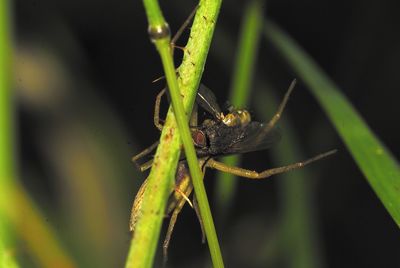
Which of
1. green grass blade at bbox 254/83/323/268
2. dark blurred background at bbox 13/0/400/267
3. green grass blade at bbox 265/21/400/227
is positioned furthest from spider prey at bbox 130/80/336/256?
dark blurred background at bbox 13/0/400/267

_What you have to do_
Put every line of the listing above into a numbered list, dropping blank lines and leaving out the pictures.

_Exercise solution_
1. Which of
2. 1. green grass blade at bbox 254/83/323/268
3. 2. dark blurred background at bbox 13/0/400/267
4. 3. green grass blade at bbox 265/21/400/227
5. is positioned furthest from spider prey at bbox 130/80/336/256?
6. dark blurred background at bbox 13/0/400/267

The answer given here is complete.